Con su voz sin entonación, pero brusca, Aaron conseguía ocultar cualquier emoción que pudiera sentir.

Estábamos en mi despacho ya, en el espacio común dividido en compartimentos que se destinaba a asesores como yo. A Aaron le había costado trabajo seguirme hasta el interior. Quizá pensaba que Prosecution Watch, Inc. era un organismo gubernamental, que colaboraba con el fiscal del condado. Quizá pensaba que era abogada, que me había marchado de Sparta para incorporarme al mundo de los tribunales, de los agentes de policía, de las leyes y de las penas. Sin mirarme exactamente, habló despacio y con un aire de tensión como el de quien emplea la fuerza contra un objeto que apenas cede. Pensé ¡Todavía trabaja en el taller de su padre! Comprendí que aún era parte de la antigua vida de Sparta que desprendía en otro tiempo una especie de encanto romántico, un atractivo exclusivamente masculino, corporal. La conversación ordinaria suponía un esfuerzo para él, casi doloroso, al igual que también el tema le resultaba doloroso.

Recordé cómo me había arrancado, literalmente, de las manos poderosas de Duncan Metz. Recordé que en el rato que pasamos juntos en el baño de su tía y después en su coche, había hablado muy poco conmigo, aunque me comunicara muchísimo. Pensé Todavía se avergüenza. Se acuerda de lo que hizo.

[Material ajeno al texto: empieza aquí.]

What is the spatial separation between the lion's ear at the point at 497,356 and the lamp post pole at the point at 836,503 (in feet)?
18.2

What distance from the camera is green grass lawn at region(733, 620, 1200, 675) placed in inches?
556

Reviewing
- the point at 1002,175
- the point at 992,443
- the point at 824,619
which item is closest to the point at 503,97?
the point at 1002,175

Pensé No tiene ni idea de lo mucho que yo lo deseaba. Que cualquier cosa que pudiera hacerme era lo que yo deseaba.

A su manera, Aaron me recordaba a mi hermano Ben, al que ahora sólo veía una o dos veces al año, en la casa de nuestra madre en Port Oriskany, en la parte occidental del estado.

Lucille se había vuelto a casar. Su marido era quince años mayor, representante semirretirado de una fábrica de cojinetes de Port Oriskany, una persona que se autodefinía como cristiano. La vida de Lucille no era ya como la antigua de Sparta, de la que se había desprendido con la desesperación con que uno se puede desprender de una chaqueta empapada para salvarse así de morir ahogado.

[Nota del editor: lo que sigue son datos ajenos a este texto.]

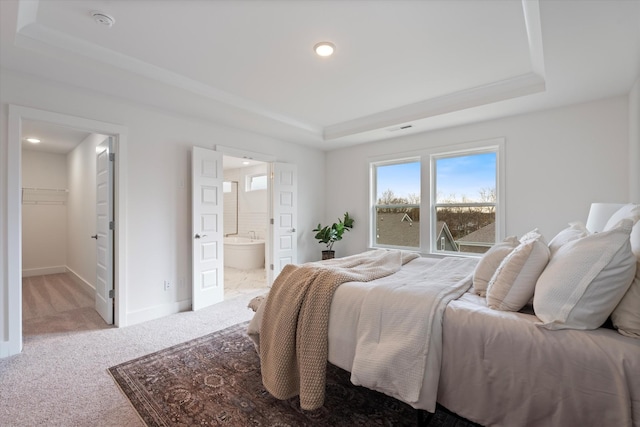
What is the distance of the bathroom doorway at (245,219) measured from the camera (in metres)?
6.47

– Jacky DeLucca. No la he vuelto a ver desde hace casi veinte años.

Si a Aaron le sorprendió descubrir que conocía el nombre de Jacky DeLucca, no dio la menor señal. Cuando le presioné para saber qué podía tener que contarnos aquella mujer, se encogió de hombros y dijo que no sabía y que no le apetecía hacer cábalas. Hablar de su madre nunca le había resultado fácil, tampoco ahora. Su voz monótona, con el acento típico del norte del estado, había temblado, casi imperceptiblemente, al decir Zoe.